The moment Rowe and Enkidu entered this domain, he sensed them.
He had been waiting.
"It seems Your Majesty has not changed much," Rowe said.
"Hahahahaha. What is there to change?" Ying Zheng stroked his chin, smiling. "But you, you have a new companion. And a strong one at that."
He looked directly at Enkidu, delight obvious.
"A blessing so romantic even I find it difficult to describe."
Enkidu smiled, saying nothing.
Rowe, however, felt a faint chill crawl up his spine.
He knew Enkidu was not opposed to such things. If anything, she often encouraged him. Still, she was one of the first people he met in this world. Saying that in front of her carried an indescribable wrongness, as if the world itself had decided to test his sense of shame.

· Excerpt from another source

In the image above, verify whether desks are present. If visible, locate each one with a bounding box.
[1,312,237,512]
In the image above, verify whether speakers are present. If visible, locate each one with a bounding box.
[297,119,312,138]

Rowe coughed once and calmly stepped around the topic.
"For these past millennia, the Divine Land has been under Your Majesty's care."
"The Divine Land is Great Qin's domain. What care is there to speak of?"
Ying Zheng lifted a hand. His sleeve swept lightly, and the black imperial robe moved like a curtain of night.
Above him, Epang Palace rotated subtly.
The mist churned, then receded in an instant.
The pale ground condensed into a flat black floor. Two pillars rose. Three massive walls closed in, forming a grand and pristine palace hall, as if the world had been rewritten between one breath and the next.
"Both of you, sit."
He pointed. Two seats manifested from nothing, woven into existence.
Rowe lifted a brow.
"Turning falsehood into reality. Solidifying information."
"After so many years, if I had not improved at all, would I not be ashamed to call myself your friend?"
Ying Zheng grinned, narrow eyes sharp with smug satisfaction.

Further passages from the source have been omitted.